Exercises:
1) In the Concord history entries, which river did Concord Bridge cross?
2) Translate this sentence from the Concord history entries into Spanish: "A second toll bridge will be built to East Concord in 1796."

This Week in Concord History

Oct. 29, 1963: A crowd of 600 to 1,000 – mostly college students and other young people – break through a police cordon at Concord Airport to greet Republican presidential candidate Barry Goldwater. “I don’t know when I’ll be back up here again,” says Goldwater, “but it won’t be long.”

Oct. 29, 1795: Concord Bridge, the town’s first span across the Merrimack, opens with a party and parade. It is near the site of today’s Manchester Street bridge. A second toll bridge will be built to East Concord in 1796.

Oct. 29, 1792: The first issue of The Mirror is published in Concord. The cost: 5 shillings per year. The publishers requests 1 shilling cash and the rest in “country produce.”

Data supplied:
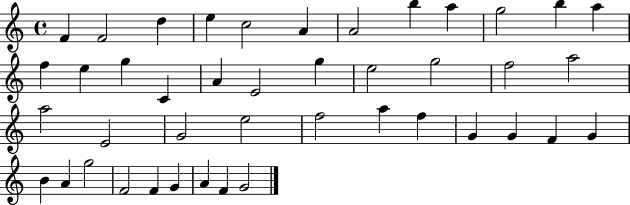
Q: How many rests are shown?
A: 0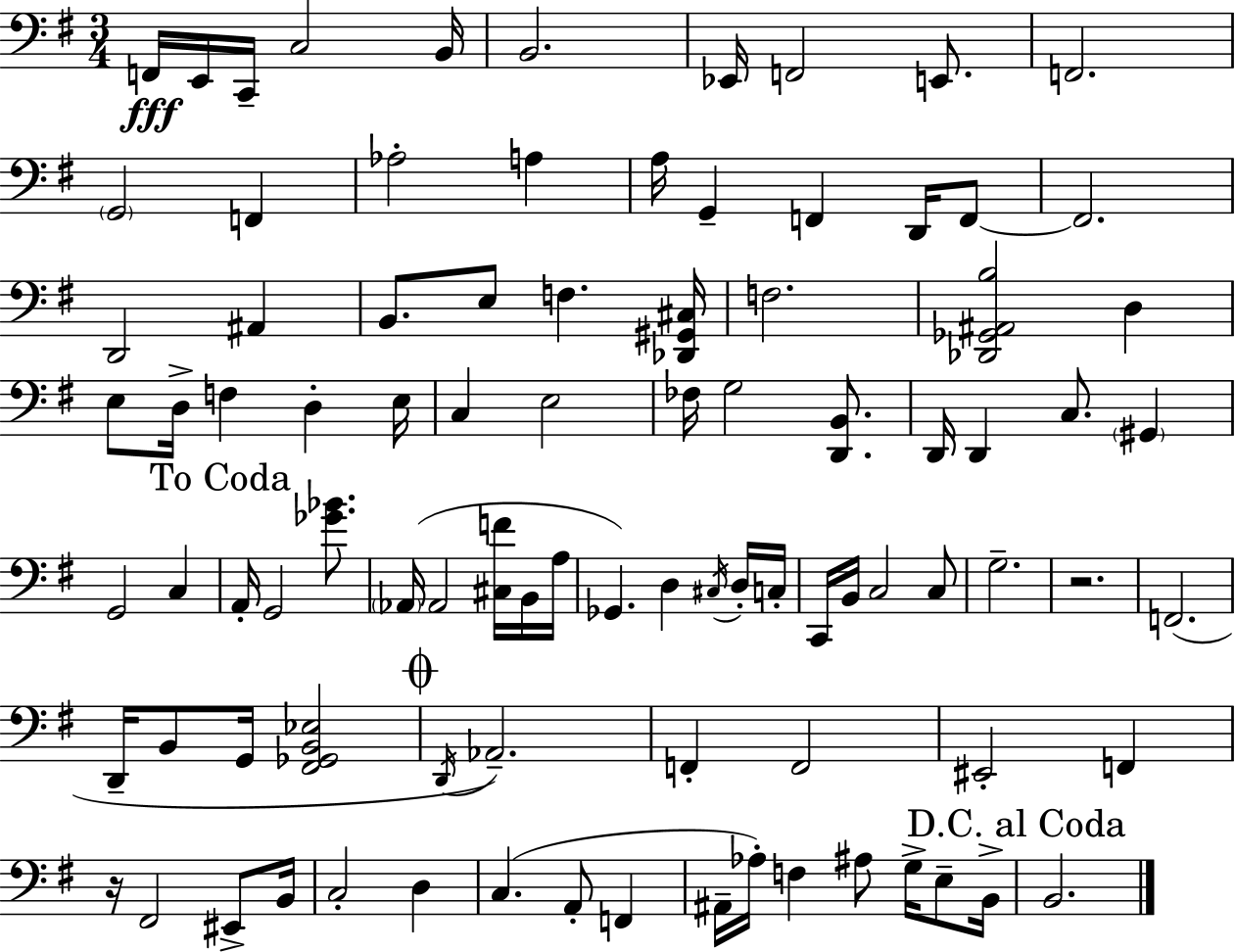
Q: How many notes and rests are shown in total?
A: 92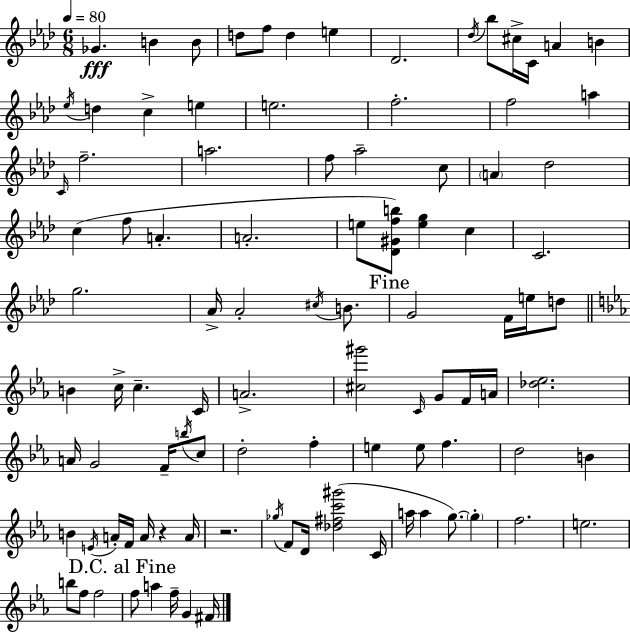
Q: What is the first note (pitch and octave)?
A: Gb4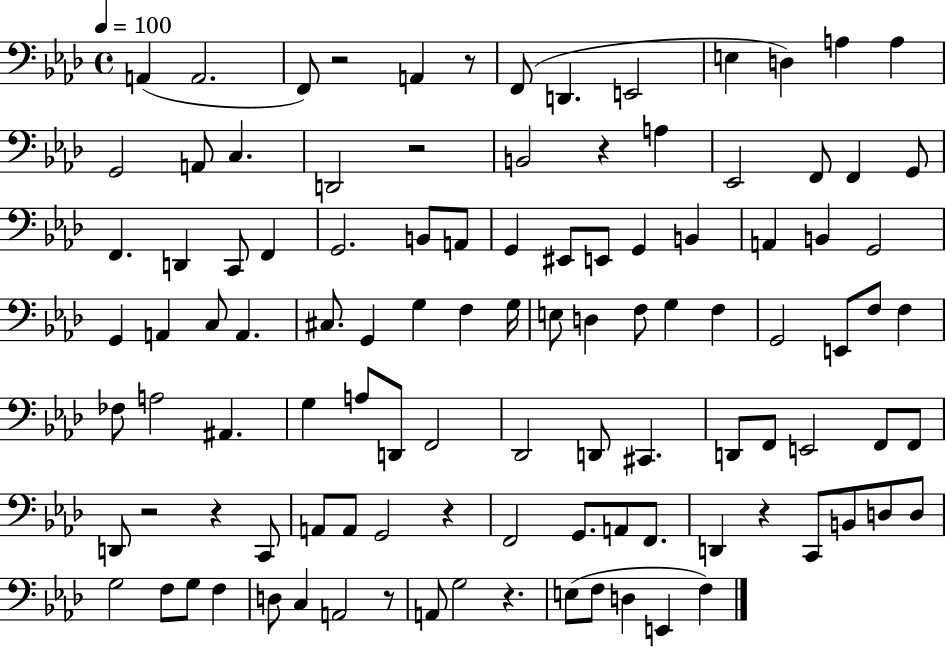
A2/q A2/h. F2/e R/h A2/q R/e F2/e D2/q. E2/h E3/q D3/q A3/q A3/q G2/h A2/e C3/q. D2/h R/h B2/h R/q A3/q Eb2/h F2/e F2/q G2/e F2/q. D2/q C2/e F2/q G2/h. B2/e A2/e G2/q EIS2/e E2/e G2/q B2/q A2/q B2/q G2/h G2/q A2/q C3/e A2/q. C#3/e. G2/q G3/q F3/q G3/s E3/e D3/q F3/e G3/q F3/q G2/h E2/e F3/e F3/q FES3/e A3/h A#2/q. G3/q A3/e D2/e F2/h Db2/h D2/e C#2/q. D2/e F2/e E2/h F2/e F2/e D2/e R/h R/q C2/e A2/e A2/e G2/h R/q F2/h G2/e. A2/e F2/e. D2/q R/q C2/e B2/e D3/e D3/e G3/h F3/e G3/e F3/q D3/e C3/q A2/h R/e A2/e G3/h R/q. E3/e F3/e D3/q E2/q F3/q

---

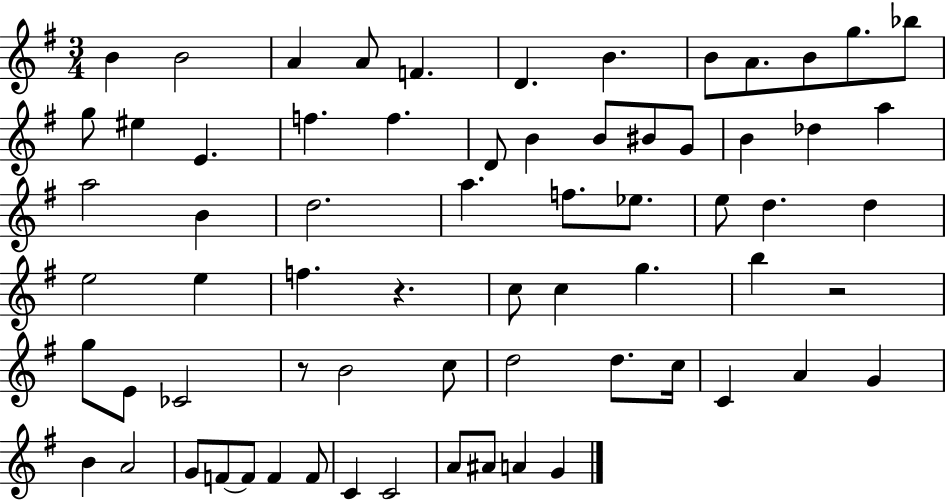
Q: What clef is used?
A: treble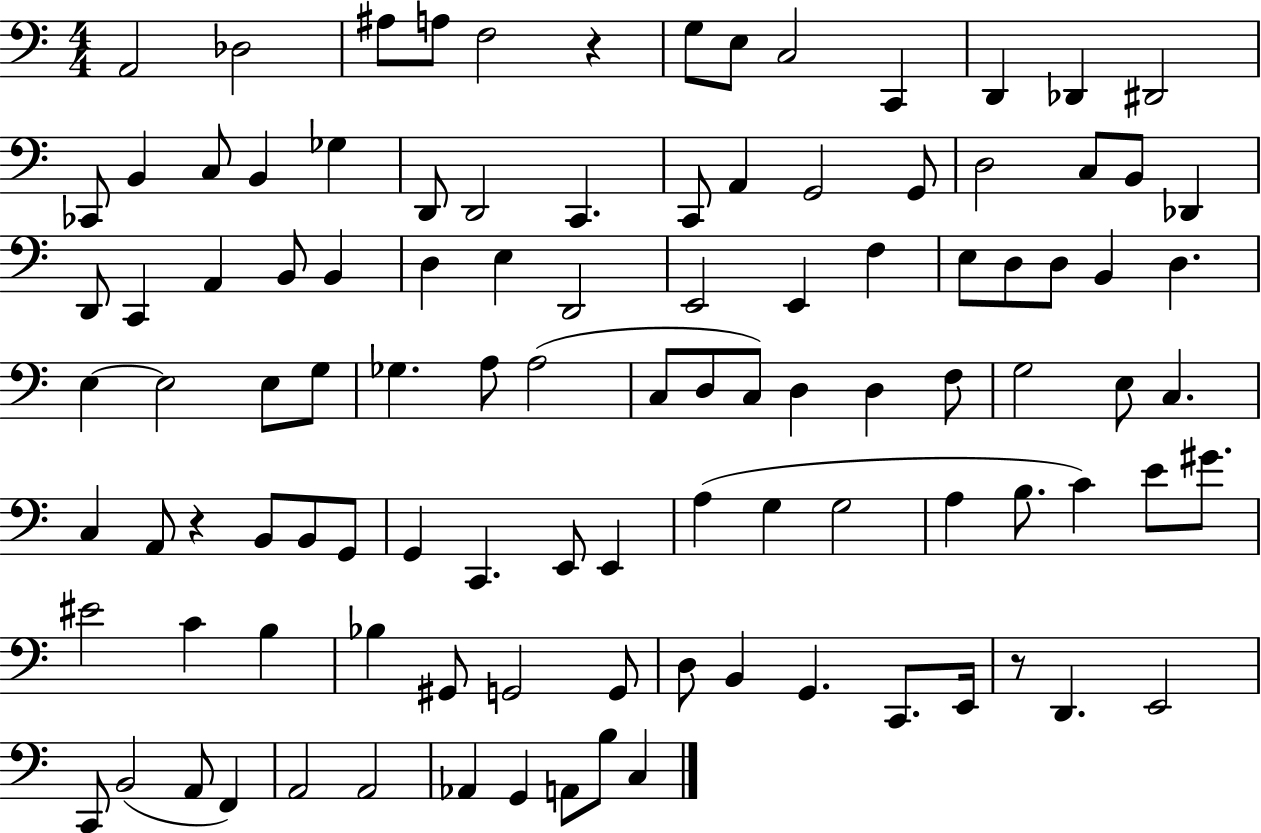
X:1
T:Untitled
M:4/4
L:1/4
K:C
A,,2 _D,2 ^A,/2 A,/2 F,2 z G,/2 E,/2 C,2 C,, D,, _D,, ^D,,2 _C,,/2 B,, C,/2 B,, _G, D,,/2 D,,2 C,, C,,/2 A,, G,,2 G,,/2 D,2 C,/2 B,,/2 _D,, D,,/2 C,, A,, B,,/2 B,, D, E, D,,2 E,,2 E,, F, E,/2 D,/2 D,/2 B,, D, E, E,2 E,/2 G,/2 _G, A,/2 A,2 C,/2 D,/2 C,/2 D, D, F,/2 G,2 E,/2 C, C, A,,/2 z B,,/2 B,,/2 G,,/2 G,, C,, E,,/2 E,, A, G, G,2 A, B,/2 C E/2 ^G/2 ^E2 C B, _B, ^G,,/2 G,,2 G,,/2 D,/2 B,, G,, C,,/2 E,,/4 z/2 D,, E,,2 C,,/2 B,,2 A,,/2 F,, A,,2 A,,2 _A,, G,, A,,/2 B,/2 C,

==

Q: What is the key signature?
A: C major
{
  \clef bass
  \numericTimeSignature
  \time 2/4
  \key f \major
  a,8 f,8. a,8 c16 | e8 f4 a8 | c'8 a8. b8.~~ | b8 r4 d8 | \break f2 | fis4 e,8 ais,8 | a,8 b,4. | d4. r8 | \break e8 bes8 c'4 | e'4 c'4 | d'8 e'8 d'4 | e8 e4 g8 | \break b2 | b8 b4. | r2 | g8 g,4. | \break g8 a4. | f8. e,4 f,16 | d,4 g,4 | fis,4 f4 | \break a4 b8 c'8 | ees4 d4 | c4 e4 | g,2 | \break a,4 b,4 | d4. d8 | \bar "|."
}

Worked solutions:
1) The Merrimack

2) Se construirá un segundo puente de peaje hacia East Concord en 1796.